Things moved along and they became closer and closer. Soon there were two toothbrushes in each of their apartments.
“Bad day at work?” He asked.
“Yeah”
“Let me make you a cup of tea.”
“Okay”
They settled into the couch.
“Is it again Annabel again?”
“Yes, but I don’t want to talk about it now. I wish you could share more of what ever it is you do. I would appreciate being told the truth — the good, the bad and the ugly.”
“Wish I could. As you know, Freddy West (we never call him just Freddy) is the lead programmer where I work. Programmers hate having to say when they are done with an upgrade. They think what they are doing is an objet d’art…”
He said it like “obJAY duh Har…”
She laughed as he finished up his anecdote. He only shared personal stories, never anything about the work.
“There’s nobody at my work like that, everyone is so boring. You have to wrangle a bunch of creative people. How many women?”
“Too few I’m afraid.”
Pippa was a bit of a detective like Nancy Drew (the girl detective in the book series) she had idolized as a child. She was curious about David’s job. She was determined to find out more.

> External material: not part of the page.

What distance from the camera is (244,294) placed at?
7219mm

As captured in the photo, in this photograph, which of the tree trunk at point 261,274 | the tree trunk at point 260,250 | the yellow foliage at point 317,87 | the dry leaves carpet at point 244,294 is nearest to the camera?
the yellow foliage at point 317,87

She would invite him to lunch at different places around Pittsburgh. She knew that although he liked having lunch out he didn’t like taking a long time off. She picked lunch sites all around the city and took note of which ones he declined. She isolated where his office was by triangulation.
There was only one Intermutual office that fit. He must work there. But even that office was somewhat hidden. In the building there was a sign for Intermutual but the office that matched the number on the directory was not for Intermutual. It was for a contracting firm. She poked around and found an office that was obviously in use but did not have a corporate identifying sign. The digital door lock worked with hand prints only. She was onto him. This is where he worked. But what did he do?
A few months into their affair she found out. A shadowy hacker crew WikiDrips published secret docs and emails from Intermutual. It had the address she had found as the office working on a secret project. She confronted him.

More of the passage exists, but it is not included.